►

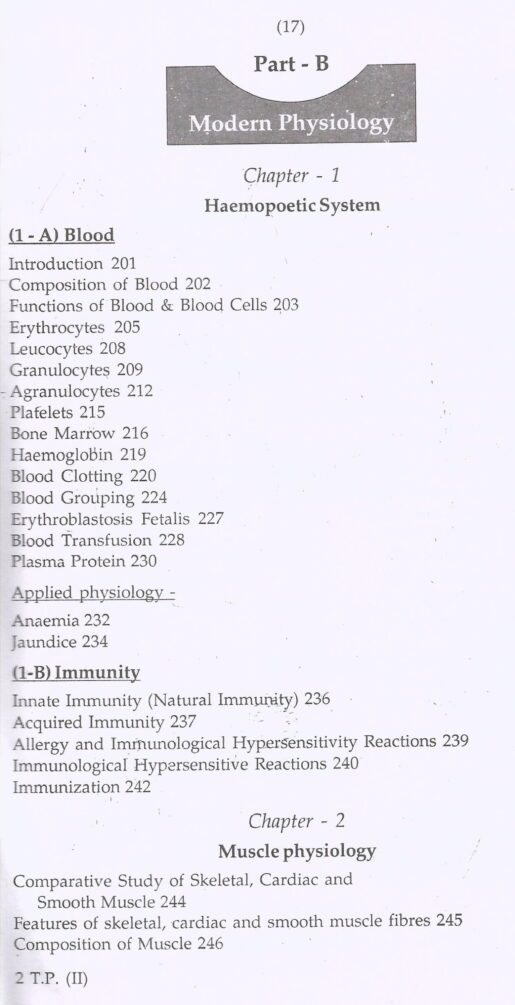 (17)

Part - B

Modern Physiology

Chapter - 1

Haemopoetic System

(1 - A) Blood

Introduction 201
Composition of Blood 202
Functions of Blood & Blood Cells 203
Erythrocytes 205
Leucocytes 208
Granulocytes 209
Agranulocytes 212
Platelets 215
Bone Marrow 216
Haemoglobin 219
Blood Clotting 220
Blood Grouping 224
Erythroblastosis Fetalis 227
Blood Transfusion 228
Plasma Protein 230

Applied physiology -

Anaemia 232
Jaundice 234

(1-B) Immunity

Innate Immunity (Natural Immunity) 236
Acquired Immunity 237
Allergy and Immunological Hypersensitivity Reactions 239
Immunological Hypersensitive Reactions 240
Immunization 242

Chapter - 2

Muscle physiology

Comparative Study of Skeletal, Cardiac and Smooth Muscle 244
Features of skeletal, cardiac and smooth muscle fibres 245
Composition of Muscle 246

2 T.P. (II)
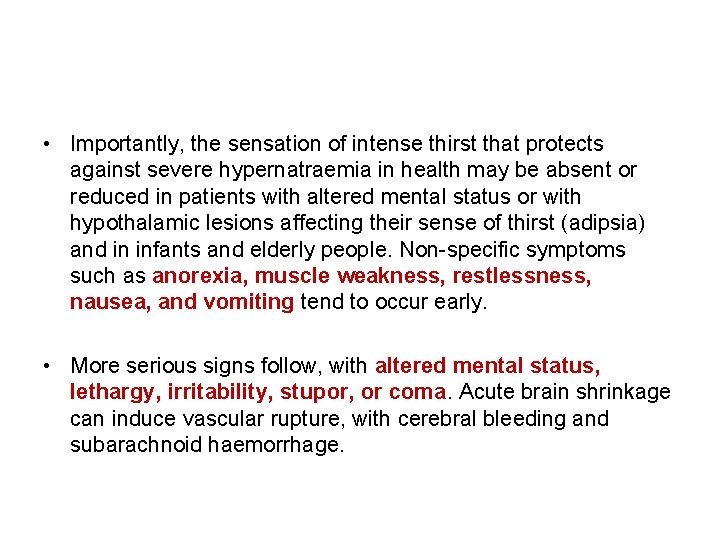 • Importantly, the sensation of intense thirst that protects against severe hypernatraemia in health may be absent or reduced in patients with altered mental status or with hypothalamic lesions affecting their sense of thirst (adipsia) and in infants and elderly people. Non-specific symptoms such as anorexia, muscle weakness, restlessness, nausea, and vomiting tend to occur early.

• More serious signs follow, with altered mental status, lethargy, irritability, stupor, or coma. Acute brain shrinkage can induce vascular rupture, with cerebral bleeding and subarachnoid haemorrhage.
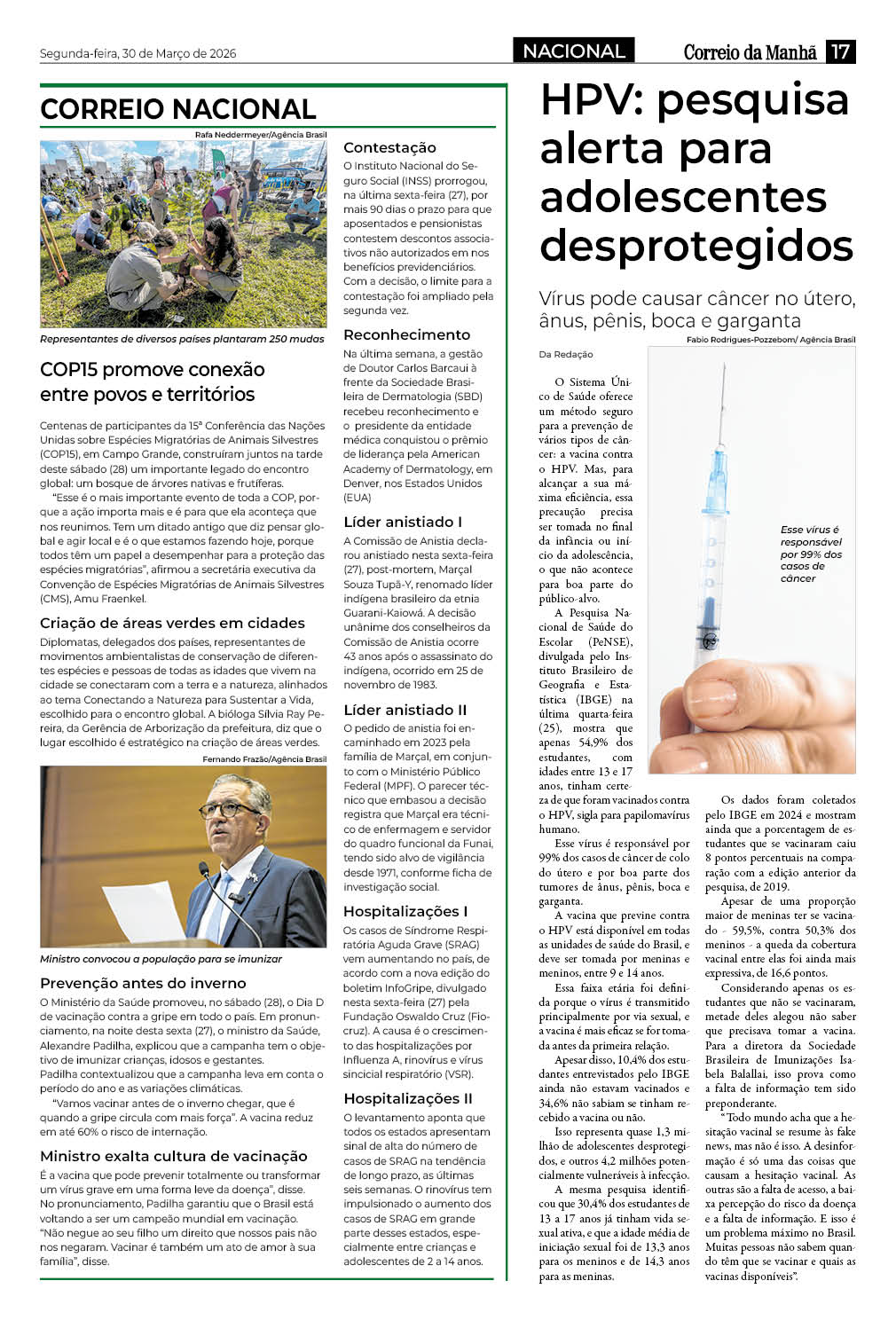 Segunda-feira, 30 de Março de 2026

NACIONAL

Correio da Manhã 17

CORREIO NACIONAL

Rafa Neddermeyer/Agência Brasil

Representantes de diversos países plantaram 250 mudas

COP15 promove conexão entre povos e territórios

Centenas de participantes da 15ª Conferência das Nações Unidas sobre Espécies Migratórias de Animais Silvestres (COP15), em Campo Grande, construíram juntos na tarde deste sábado (28) um importante legado do encontro global: um bosque de árvores nativas e frutíferas.

"Esse é o mais importante evento de toda a COP, porque a ação importa mais e é para que ela aconteça que nos reunimos. Tem um ditado antigo que diz pensar global e agir local e é o que estamos fazendo hoje, porque todos têm um papel a desempenhar para a proteção das espécies migratórias", afirmou a secretária executiva da Convenção de Espécies Migratórias de Animais Silvestres (CMS), Amu Fraenkel.

Criação de áreas verdes em cidades

Diplomatas, delegados dos países, representantes de movimentos ambientalistas de conservação de diferentes espécies e pessoas de todas as idades que vivem na cidade se conectaram com a terra e a natureza, alinhados ao tema Conectando a Natureza para Sustentar a Vida, escolhido para o encontro global. A bióloga Silvia Ray Pereira, da Gerência de Arborização da prefeitura, diz que o lugar escolhido é estratégico na criação de áreas verdes.

Fernando Frazão/Agência Brasil

Ministro convocou a população para se imunizar

Prevenção antes do inverno

O Ministério da Saúde promoveu, no sábado (28), o Dia D de vacinação contra a gripe em todo o país. Em pronunciamento, na noite desta sexta (27), o ministro da Saúde, Alexandre Padilha, explicou que a campanha tem o objetivo de imunizar crianças, idosos e gestantes.
Padilha contextualizou que a campanha leva em conta o período do ano e as variações climáticas.

"Vamos vacinar antes de o inverno chegar, que é quando a gripe circula com mais força". A vacina reduz em até 60% o risco de internação.

Ministro exalta cultura de vacinação

É a vacina que pode prevenir totalmente ou transformar um vírus grave em uma forma leve da doença", disse.
No pronunciamento, Padilha garantiu que o Brasil está voltando a ser um campeão mundial em vacinação.
"Não negue ao seu filho um direito que nossos pais não nos negaram. Vacinar é também um ato de amor à sua família", disse.

Contestação

O Instituto Nacional do Seguro Social (INSS) prorrogou, na última sexta-feira (27), por mais 90 dias o prazo para que aposentados e pensionistas contestem descontos associativos não autorizados em nos benefícios previdenciários. Com a decisão, o limite para a contestação foi ampliado pela segunda vez.

Reconhecimento

Na última semana, a gestão de Doutor Carlos Barcaui à frente da Sociedade Brasileira de Dermatologia (SBD) recebeu reconhecimento e o presidente da entidade médica conquistou o prêmio de liderança pela American Academy of Dermatology, em Denver, nos Estados Unidos (EUA)

Líder anistiado I

A Comissão de Anistia declarou anistiado nesta sexta-feira (27), post-mortem, Marçal Souza Tupã-Y, renomado líder indígena brasileiro da etnia Guarani-Kaiowá. A decisão unânime dos conselheiros da Comissão de Anistia ocorre 43 anos após o assassinato do indígena, ocorrido em 25 de novembro de 1983.

Líder anistiado II

O pedido de anistia foi encaminhado em 2023 pela família de Marçal, em conjunto com o Ministério Público Federal (MPF). O parecer técnico que embasou a decisão registra que Marçal era técnico de enfermagem e servidor do quadro funcional da Funai, tendo sido alvo de vigilância desde 1971, conforme ficha de investigação social.

Hospitalizações I

Os casos de Síndrome Respiratória Aguda Grave (SRAG) vem aumentando no país, de acordo com a nova edição do boletim InfoGripe, divulgado nesta sexta-feira (27) pela Fundação Oswaldo Cruz (Fiocruz). A causa é o crescimento das hospitalizações por Influenza A, rinovírus e vírus sincicial respiratório (VSR).

Hospitalizações II

O levantamento aponta que todos os estados apresentam sinal de alta do número de casos de SRAG na tendência de longo prazo, as últimas seis semanas. O rinovírus tem impulsionado o aumento dos casos de SRAG em grande parte desses estados, especialmente entre crianças e adolescentes de 2 a 14 anos.

HPV: pesquisa alerta para adolescentes desprotegidos

Vírus pode causar câncer no útero, ânus, pênis, boca e garganta

Fabio Rodrigues-Pozzebom/ Agência Brasil

Esse vírus é responsável por 99% dos casos de câncer

Da Redação

O Sistema Único de Saúde oferece um método seguro para a prevenção de vários tipos de câncer: a vacina contra o HPV. Mas, para alcançar a sua máxima eficiência, essa precaução precisa ser tomada no final da infância ou início da adolescência, o que não acontece para boa parte do público-alvo.

A Pesquisa Nacional de Saúde do Escolar (PeNSE), divulgada pelo Instituto Brasileiro de Geografia e Estatística (IBGE) na última quarta-feira (25), mostra que apenas 54,9% dos estudantes, com idades entre 13 e 17 anos, tinham certeza de que foram vacinados contra o HPV, sigla para papilomavírus humano.

Esse vírus é responsável por 99% dos casos de câncer de colo do útero e por boa parte dos tumores de ânus, pênis, boca e garganta.

A vacina que previne contra o HPV está disponível em todas as unidades de saúde do Brasil, e deve ser tomada por meninas e meninos, entre 9 e 14 anos.

Essa faixa etária foi definida porque o vírus é transmitido principalmente por via sexual, e a vacina é mais eficaz se for tomada antes da primeira relação.

Apesar disso, 10,4% dos estudantes entrevistados pelo IBGE ainda não estavam vacinados e 34,6% não sabiam se tinham recebido a vacina ou não.

Isso representa quase 1,3 milhão de adolescentes desprotegidos, e outros 4,2 milhões potencialmente vulneráveis à infecção.

A mesma pesquisa identificou que 30,4% dos estudantes de 13 a 17 anos já tinham vida sexual ativa, e que a idade média de iniciação sexual foi de 13,3 anos para os meninos e de 14,3 anos para as meninas.

Os dados foram coletados pelo IBGE em 2024 e mostram ainda que a porcentagem de estudantes que se vacinaram caiu 8 pontos percentuais na comparação com a edição anterior da pesquisa, de 2019.

Apesar de uma proporção maior de meninas ter se vacinado - 59,5%, contra 50,3% dos meninos - a queda da cobertura vacinal entre elas foi ainda mais expressiva, de 16,6 pontos.

Considerando apenas os estudantes que não se vacinaram, metade deles alegou não saber que precisava tomar a vacina. Para a diretora da Sociedade Brasileira de Imunizações Isabela Balallai, isso prova como a falta de informação tem sido preponderante.

"Todo mundo acha que a hesitação vacinal se resume às fake news, mas não é isso. A desinformação é só uma das coisas que causam a hesitação vacinal. As outras são a falta de acesso, a baixa percepção do risco da doença e a falta de informação. E isso é um problema máximo no Brasil. Muitas pessoas não sabem quando têm que se vacinar e quais as vacinas disponíveis".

◄

# Assigned task:
Give back, exactly and without pictures, the stretch of the records above from the line containing "Jaundice 234" through the line containing "to occur early.", with both end lines included.

# Final answer:
Jaundice 234

(1-B) Immunity

Innate Immunity (Natural Immunity) 236
Acquired Immunity 237
Allergy and Immunological Hypersensitivity Reactions 239
Immunological Hypersensitive Reactions 240
Immunization 242

Chapter - 2

Muscle physiology

Comparative Study of Skeletal, Cardiac and Smooth Muscle 244
Features of skeletal, cardiac and smooth muscle fibres 245
Composition of Muscle 246

2 T.P. (II)
 • Importantly, the sensation of intense thirst that protects against severe hypernatraemia in health may be absent or reduced in patients with altered mental status or with hypothalamic lesions affecting their sense of thirst (adipsia) and in infants and elderly people. Non-specific symptoms such as anorexia, muscle weakness, restlessness, nausea, and vomiting tend to occur early.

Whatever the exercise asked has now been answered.